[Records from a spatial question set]
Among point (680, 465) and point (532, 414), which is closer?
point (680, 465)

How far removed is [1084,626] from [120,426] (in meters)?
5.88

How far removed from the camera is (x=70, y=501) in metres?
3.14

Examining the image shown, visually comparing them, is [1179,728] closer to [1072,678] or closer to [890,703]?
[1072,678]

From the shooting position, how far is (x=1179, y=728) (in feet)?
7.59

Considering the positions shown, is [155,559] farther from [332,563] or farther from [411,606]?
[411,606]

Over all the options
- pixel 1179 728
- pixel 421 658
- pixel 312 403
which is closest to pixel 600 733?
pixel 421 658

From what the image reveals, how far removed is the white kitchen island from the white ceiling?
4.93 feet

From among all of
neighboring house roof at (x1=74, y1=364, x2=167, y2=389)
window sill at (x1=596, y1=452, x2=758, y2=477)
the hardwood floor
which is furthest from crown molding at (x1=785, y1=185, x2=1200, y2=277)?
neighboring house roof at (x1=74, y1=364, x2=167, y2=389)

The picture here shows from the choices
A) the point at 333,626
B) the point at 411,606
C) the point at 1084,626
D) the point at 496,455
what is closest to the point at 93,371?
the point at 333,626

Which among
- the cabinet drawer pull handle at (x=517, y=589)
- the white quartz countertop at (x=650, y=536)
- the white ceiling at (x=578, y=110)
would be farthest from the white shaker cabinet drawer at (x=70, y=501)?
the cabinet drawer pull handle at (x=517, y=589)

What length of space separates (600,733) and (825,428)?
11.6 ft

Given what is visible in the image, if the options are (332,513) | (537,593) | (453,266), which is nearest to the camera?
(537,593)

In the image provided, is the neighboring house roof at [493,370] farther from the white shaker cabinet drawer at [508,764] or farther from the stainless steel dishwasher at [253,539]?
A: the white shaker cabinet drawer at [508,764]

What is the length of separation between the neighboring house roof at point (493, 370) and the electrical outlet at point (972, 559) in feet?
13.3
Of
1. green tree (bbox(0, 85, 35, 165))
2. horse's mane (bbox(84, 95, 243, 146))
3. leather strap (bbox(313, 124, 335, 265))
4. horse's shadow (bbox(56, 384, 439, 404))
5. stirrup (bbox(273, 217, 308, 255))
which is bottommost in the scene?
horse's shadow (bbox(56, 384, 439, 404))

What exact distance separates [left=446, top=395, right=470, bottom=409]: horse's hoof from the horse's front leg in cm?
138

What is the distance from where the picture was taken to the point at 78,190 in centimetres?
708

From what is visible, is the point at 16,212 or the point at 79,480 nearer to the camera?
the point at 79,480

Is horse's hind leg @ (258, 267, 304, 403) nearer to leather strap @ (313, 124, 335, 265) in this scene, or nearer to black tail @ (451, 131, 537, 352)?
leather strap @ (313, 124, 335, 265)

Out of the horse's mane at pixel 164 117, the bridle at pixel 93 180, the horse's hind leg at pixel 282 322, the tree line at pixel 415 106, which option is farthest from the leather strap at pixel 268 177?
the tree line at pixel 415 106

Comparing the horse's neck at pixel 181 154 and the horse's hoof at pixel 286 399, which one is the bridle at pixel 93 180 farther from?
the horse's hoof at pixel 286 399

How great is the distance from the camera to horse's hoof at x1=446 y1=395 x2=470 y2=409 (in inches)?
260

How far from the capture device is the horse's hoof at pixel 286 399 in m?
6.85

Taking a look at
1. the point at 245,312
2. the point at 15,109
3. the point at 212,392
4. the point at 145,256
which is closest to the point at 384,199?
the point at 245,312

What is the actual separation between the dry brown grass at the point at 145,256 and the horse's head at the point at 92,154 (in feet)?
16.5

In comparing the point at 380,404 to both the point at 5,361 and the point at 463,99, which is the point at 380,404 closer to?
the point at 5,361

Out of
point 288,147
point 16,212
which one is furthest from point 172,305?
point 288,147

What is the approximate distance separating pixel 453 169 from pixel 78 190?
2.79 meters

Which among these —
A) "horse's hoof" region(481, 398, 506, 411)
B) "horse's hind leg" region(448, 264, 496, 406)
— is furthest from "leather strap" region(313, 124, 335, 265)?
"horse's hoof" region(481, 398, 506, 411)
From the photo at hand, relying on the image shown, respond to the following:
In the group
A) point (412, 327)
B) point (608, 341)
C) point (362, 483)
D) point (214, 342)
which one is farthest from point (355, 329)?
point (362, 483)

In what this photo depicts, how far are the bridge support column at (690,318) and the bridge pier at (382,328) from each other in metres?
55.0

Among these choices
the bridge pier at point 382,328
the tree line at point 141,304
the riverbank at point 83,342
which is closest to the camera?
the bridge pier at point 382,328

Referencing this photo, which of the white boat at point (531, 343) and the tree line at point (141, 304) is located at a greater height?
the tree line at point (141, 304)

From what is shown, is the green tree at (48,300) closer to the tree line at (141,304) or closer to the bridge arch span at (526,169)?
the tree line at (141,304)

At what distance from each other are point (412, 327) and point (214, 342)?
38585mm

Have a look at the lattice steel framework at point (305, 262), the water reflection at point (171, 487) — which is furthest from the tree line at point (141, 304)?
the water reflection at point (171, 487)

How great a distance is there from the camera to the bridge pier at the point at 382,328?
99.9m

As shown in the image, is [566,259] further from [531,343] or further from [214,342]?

**Given instruction:**
Output the line holding "Among these choices", then every later line through the end of the records above, exactly as given and nothing else.

**The answer:**
Among these choices
the bridge pier at point 382,328
the tree line at point 141,304
the riverbank at point 83,342
which is closest to the camera?
the bridge pier at point 382,328

Referencing this photo, which of the white boat at point (531, 343) and the tree line at point (141, 304) is located at a greater height?
the tree line at point (141, 304)

From what is shown, is the green tree at (48,300) closer to the tree line at (141,304) or closer to the bridge arch span at (526,169)?
the tree line at (141,304)

At what distance from each other are point (412, 327) and point (214, 342)?
38585mm

Have a look at the lattice steel framework at point (305, 262), the water reflection at point (171, 487) — which is furthest from the tree line at point (141, 304)?
the water reflection at point (171, 487)

How great a distance is there from the camera to the bridge pier at the point at 382,328?
99.9m

As shown in the image, is [566,259] further from [531,343] or further from [214,342]?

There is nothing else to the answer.